• AIM OF THE EXERCISE:
Restate the part of the metric display standards text that opens with the words "Therefore, the best" and closes with "the display itself.", putting "most recent value" in place of "latest value".

[Start TEXT EXTRACT]

Designer’s Field Guide
Metric Display Standards
Best practices for presenting numbers that change with time

Change over Time
Technical people monitor metrics — numbers that report change over time — to keep systems running smoothly. This is not news.
What is news is that as streams of data continue flow into and alter every aspect of modern life, UX designers are increasingly being asked to create experiences anyone can use to monitor systems they care about.
The framework is simple:
- Define a set of measurements — metrics — that report useful things about the status of a system.
- Capture the value of these metrics at regular intervals and store them as a time series: a data set indexed by the metric name and the exact time each new value was recorded, called a timestamp.
- Compare the current value for each metric to past values to show how the system is changing, or trending, over time.
Of course, just watching the metric change is not enough; people also need to take actions in response to the behavior they see.
Therefore, the best metric experience
- shows users the latest value,
- how it has been trending,
- and enables them to take actions directly from the display itself.
The rest of this essay explains a general framework for designing these kinds of experience.
The concepts are organized like this:
Metric Tile
Layout
Object Model
Tile Variations
Branding
Overlays
Usage
Dashboard
KPI Banner
Compact Layout
Inline
Interactivity
Messaging
Drill Down
Triggers
Alerts
Caveat: Standard vs Custom
This article describes a standard object model and data presentation that provides a dependable level of utility, usability, and accessibility for all metrics in any use case. Of course, the thing about standards is that something that works pretty well everywhere works perfectly well nowhere. A smart custom metric display will always provide a better user experience than a standard one for the same use case.

So what is the point of reading an article about a standard metric display if custom is better?
Well, first, I’ll make a pitch for the usefulness of understanding a few basic concepts that help you think through the solution to any metric design problem. As an analogy, consider how helpful basic math concepts are for dealing with all kinds of things. For example, I use the same grammar school arithmetic and touch of high school algebra to build all my various spreadsheets for managing money, estimating projects, or tracking physical exercise.
The second argument for being familiar with metric standards is to do with the trade offs that are always a part of product development. Is the time, expense and risk involved in developing a custom display over a standard one worth the expected return on that investment for your organization and your customers?

[End TEXT EXTRACT]
[Start DATA SHOWN]

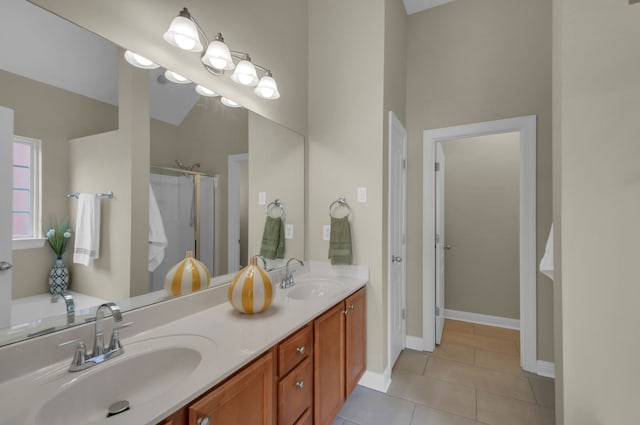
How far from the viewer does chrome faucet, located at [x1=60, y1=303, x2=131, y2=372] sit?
87 centimetres

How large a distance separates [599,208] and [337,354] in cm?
147

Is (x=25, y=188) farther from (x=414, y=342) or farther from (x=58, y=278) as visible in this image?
(x=414, y=342)

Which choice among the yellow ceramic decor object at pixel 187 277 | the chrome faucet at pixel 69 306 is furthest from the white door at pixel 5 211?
the yellow ceramic decor object at pixel 187 277

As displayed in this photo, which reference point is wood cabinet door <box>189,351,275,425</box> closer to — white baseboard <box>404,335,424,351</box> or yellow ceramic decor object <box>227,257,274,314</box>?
yellow ceramic decor object <box>227,257,274,314</box>

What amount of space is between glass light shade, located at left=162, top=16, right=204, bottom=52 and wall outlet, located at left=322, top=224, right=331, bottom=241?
4.83 ft

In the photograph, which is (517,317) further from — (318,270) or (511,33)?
(511,33)

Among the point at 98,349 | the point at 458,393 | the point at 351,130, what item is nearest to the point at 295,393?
the point at 98,349

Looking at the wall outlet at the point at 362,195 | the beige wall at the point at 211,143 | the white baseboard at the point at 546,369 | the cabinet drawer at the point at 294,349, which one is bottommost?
the white baseboard at the point at 546,369

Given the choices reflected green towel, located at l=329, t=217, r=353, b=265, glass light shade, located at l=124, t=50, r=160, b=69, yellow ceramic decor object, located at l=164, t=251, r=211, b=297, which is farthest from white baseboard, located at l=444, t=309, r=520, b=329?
glass light shade, located at l=124, t=50, r=160, b=69

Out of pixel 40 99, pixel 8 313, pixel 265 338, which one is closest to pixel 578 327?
pixel 265 338

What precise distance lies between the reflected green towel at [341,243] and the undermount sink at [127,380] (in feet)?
3.97

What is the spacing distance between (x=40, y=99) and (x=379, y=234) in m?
1.87

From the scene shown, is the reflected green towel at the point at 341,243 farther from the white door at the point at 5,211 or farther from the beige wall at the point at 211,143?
the white door at the point at 5,211

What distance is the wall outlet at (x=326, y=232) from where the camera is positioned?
90.2 inches
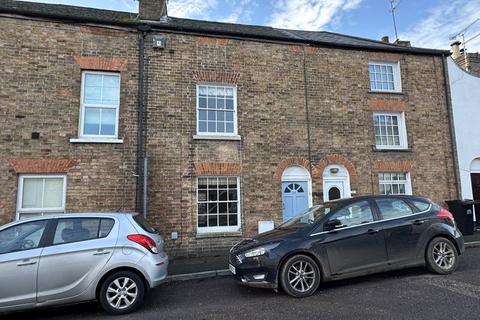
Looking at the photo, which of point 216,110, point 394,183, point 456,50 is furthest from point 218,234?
point 456,50

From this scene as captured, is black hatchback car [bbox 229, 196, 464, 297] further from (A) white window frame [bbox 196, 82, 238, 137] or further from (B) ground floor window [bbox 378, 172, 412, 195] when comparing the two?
(B) ground floor window [bbox 378, 172, 412, 195]

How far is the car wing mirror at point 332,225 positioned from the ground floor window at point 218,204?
417 centimetres

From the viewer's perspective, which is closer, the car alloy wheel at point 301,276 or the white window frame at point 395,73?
the car alloy wheel at point 301,276

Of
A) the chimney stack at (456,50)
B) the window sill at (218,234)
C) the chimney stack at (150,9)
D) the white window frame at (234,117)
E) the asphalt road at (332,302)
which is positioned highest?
the chimney stack at (456,50)

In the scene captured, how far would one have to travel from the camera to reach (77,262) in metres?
4.91

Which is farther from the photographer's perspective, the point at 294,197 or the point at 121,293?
the point at 294,197

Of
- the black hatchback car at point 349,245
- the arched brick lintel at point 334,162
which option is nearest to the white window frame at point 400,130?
the arched brick lintel at point 334,162

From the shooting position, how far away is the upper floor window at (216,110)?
9.99m

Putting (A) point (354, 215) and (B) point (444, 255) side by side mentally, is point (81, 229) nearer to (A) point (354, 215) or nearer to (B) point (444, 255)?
(A) point (354, 215)

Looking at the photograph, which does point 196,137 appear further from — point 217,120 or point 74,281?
point 74,281

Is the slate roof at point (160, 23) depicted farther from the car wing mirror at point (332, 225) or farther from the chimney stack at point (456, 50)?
the car wing mirror at point (332, 225)

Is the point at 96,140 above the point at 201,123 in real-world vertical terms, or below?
below

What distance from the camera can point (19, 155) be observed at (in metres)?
8.48

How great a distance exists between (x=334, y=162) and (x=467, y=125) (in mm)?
5569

[End DATA SHOWN]

• TASK OUTPUT:
Therefore, the best metric experience
- shows users the most recent value,
- how it has been trending,
- and enables them to take actions directly from the display itself.